Die Publikationen im Detail:

Bonaventura Del Monte, Steffen Zeuch, Tilmann Rabl, Volker Markl: Rethinking Stateful Stream Processing with RDMA. SIGMOD 2022, to appear
Preprint [PDF]

Remote Direct Memory Access (RDMA) hardware has bridged the gap between network and main memory speed and thus invalidated the common assumption that network is a bottleneck in distributed data processing systems. However, high-speed networks do not provide "plug-and-play" performance (e.g., using IP-over-InfiniBand) and require a careful co-design of system and application logic.
As a result, system designers need to rethink the architecture of their data management systems to benefit from RDMA acceleration.
In this paper, we focus on the acceleration of stream processing engines, which is challenged by real-time constraints and state consistency guarantees. To this end, we propose Slash, a novel stream processing engine that uses high-speed networks and RDMA to efficiently execute distributed streaming computations. Slash embraces a processing model suited for RDMA acceleration and omits expensive data pre-partitioning. Overall, Slash achieves a throughput improvement up to two orders of magnitude over existing systems deployed on an InfiniBand network. Furthermore, it is up to a factor of 22 faster than a self-developed solution that relies on RDMA-based data pre-partitioning to scale out query processing.


Clemens Lutz, Sebastian Breß,Steffen Zeuch, Tilmann Rabl, Volker Markl: Triton Join: Efficiently Scaling the Operator State on GPUs with Fast Interconnects. SIGMOD 2022, to appear

Database management systems are facing growing data volumes. Previous research suggests that GPUs are well-equipped to quickly process joins and similar stateful operators, as GPUs feature high-bandwidth on-board memory. However, GPUs cannot scale joins and similar stateful operators to large data volumes due to two limiting factors: (1) large state does not fit into the on-board memory, and (2) spilling state to main memory is constrained by the interconnect bandwidth. Thus, CPUs are often still the better choice for scalable data processing.

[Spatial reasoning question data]

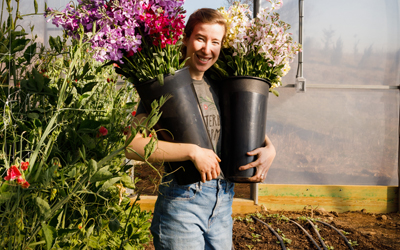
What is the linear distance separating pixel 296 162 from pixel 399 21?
69.1 inches

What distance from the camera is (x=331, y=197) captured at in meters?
3.26

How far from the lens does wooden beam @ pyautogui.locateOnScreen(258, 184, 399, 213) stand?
10.6 ft

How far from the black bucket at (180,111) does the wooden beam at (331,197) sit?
91.3 inches

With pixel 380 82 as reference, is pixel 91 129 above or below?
below

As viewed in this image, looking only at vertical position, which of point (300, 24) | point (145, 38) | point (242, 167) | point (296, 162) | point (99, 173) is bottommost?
point (296, 162)

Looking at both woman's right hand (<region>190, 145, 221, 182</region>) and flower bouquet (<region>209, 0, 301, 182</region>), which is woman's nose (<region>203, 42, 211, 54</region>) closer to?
flower bouquet (<region>209, 0, 301, 182</region>)

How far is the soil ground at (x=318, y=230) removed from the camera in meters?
2.44

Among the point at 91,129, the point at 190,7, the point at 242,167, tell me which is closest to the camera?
the point at 91,129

* Tasks to complete:
1) According to the publication listing, how much faster is Slash than the self-developed solution that relies on RDMA-based data pre-partitioning?
2) From the publication listing, echo the text starting at "Remote Direct Memory" up to and including "from RDMA acceleration.".

* Per-task outputs:
1) Up to a factor of 22.

2)
Remote Direct Memory Access (RDMA) hardware has bridged the gap between network and main memory speed and thus invalidated the common assumption that network is a bottleneck in distributed data processing systems. However, high-speed networks do not provide "plug-and-play" performance (e.g., using IP-over-InfiniBand) and require a careful co-design of system and application logic.
As a result, system designers need to rethink the architecture of their data management systems to benefit from RDMA acceleration.